For now, that is the case, Dr. Venter concedes. He runs a company,
Synthetic Genomics, that is using genetic engineering to produce
biofuels. But he and other scientists say that DNA synthesis is
following the path of computer chips, with capability rising
rapidly and costs -- now about $1 per base -- falling swiftly. At
some point, they say, it will become faster and cheaper for
scientists to synthesize an organism from scratch rather than cut
and paste genes from one organism to another.
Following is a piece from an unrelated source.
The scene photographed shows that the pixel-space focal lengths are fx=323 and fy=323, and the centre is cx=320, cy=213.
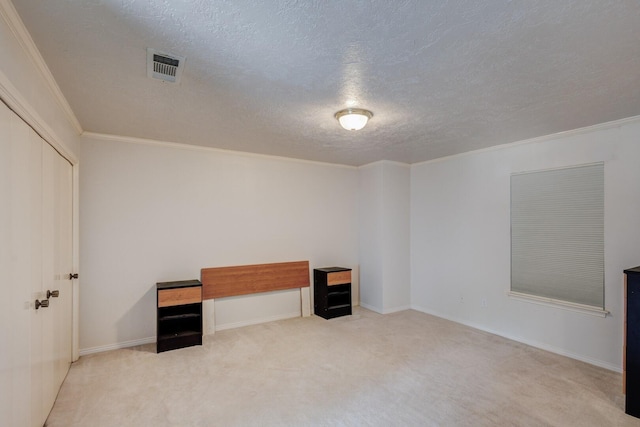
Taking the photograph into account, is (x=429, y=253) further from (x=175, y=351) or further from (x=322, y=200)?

The ability to synthesize genomes would allow for more scientific
experimentation. Dr. Venter said he would now be able to create
organisms missing dozens of genes to answer the initial question
that inspired the research in 1995: What is the minimum set of
genes needed for life?

Dr. Venter, who runs the nonprofit J. Craig Venter Institute in
Rockville, Md., is most known for sequencing the human genome in a
race with the publicly financed Human Genome Project.
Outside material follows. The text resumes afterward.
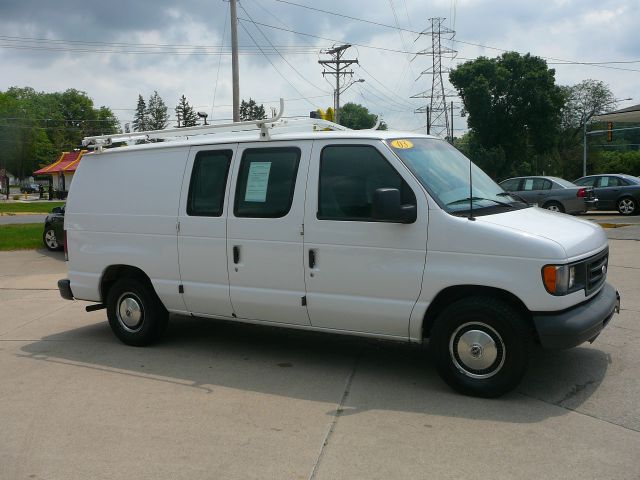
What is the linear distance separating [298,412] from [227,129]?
315cm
Some activist groups say that Dr. Venter is going too far, too
fast, this time, and that synthetic biology needs outside
regulation to prevent the introduction of dangerous organisms,
created by evil intent or by innocent error.

"The fact that he's pushing ahead with this without any societal
oversight is very worrying," said Jim Thomas, a program manager at
the ETC Group, a technology watchdog group based in Canada. He also
said it was worrisome that Dr. Venter was applying for very broad
patents in synthetic biology.

Dr. Venter said that the field had discussed ethics and safety
since it started and that his work had been reviewed by ethicists.

In the new genome, he said, one gene was changed to make any
resulting organism noninfective. (Mycoplasma genitalium, which can
be transmitted sexually, is associated with inflammation.)

The team also added some DNA segments to serve as "watermarks,"
allowing scientists to distinguish the synthetic genome from the
natural one.

These watermarks, Dr. Venter noted, contain coded messages. Sleuths
would have to determine the amino acid sequence coded for by the
watermarks to decipher the message.

"It's a fun thing that has a practical application," he said.